Dataset entries:
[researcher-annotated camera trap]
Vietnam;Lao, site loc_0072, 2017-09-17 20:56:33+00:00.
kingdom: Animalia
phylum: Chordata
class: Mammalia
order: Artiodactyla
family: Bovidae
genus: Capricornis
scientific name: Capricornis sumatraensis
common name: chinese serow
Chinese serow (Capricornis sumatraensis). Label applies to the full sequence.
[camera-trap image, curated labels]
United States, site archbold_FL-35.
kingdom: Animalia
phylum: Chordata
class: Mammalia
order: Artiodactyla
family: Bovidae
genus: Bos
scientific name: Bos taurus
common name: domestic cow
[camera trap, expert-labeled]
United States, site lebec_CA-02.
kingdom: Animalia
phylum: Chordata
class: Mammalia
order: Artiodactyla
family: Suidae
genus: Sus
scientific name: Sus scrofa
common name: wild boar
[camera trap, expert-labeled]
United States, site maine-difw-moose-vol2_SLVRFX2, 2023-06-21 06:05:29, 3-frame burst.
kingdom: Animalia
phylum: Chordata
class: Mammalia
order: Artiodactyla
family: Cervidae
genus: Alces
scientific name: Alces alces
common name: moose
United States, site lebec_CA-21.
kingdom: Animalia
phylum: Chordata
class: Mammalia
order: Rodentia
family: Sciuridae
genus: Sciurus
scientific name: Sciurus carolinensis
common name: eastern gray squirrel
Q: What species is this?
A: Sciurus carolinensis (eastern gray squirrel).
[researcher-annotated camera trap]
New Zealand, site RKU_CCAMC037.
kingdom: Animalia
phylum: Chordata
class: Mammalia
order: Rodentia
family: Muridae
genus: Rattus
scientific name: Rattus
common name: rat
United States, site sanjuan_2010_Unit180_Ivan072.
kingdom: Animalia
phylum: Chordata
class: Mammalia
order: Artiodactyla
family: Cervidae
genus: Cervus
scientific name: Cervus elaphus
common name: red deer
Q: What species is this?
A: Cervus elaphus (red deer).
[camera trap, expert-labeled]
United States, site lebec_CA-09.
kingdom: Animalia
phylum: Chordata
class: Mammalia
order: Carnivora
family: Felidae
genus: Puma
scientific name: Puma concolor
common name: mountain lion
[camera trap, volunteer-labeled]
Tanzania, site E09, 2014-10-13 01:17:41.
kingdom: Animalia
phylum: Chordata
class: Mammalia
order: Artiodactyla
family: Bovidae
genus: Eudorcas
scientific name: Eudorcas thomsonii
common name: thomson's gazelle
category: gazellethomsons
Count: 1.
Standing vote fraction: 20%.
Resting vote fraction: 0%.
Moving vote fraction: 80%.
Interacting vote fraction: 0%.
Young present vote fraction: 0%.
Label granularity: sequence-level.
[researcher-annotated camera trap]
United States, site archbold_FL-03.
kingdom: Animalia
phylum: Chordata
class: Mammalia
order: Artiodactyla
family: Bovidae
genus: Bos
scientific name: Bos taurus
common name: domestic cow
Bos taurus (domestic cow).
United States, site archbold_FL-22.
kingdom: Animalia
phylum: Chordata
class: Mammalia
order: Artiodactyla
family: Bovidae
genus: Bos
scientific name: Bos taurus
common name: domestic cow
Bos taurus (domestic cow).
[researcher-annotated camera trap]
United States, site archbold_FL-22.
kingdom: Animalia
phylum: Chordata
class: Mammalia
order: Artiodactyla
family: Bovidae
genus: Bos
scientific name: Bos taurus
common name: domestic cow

Task statement:
Given the records above, reproduce precisely and only the lines between the line holding "Vietnam;Lao, site loc_0072, 2017-09-17" and the line holding "[camera-trap image, curated labels]", inclusive.

Result of this exercise:
Vietnam;Lao, site loc_0072, 2017-09-17 20:56:33+00:00.
kingdom: Animalia
phylum: Chordata
class: Mammalia
order: Artiodactyla
family: Bovidae
genus: Capricornis
scientific name: Capricornis sumatraensis
common name: chinese serow
Chinese serow (Capricornis sumatraensis). Label applies to the full sequence.
[camera-trap image, curated labels]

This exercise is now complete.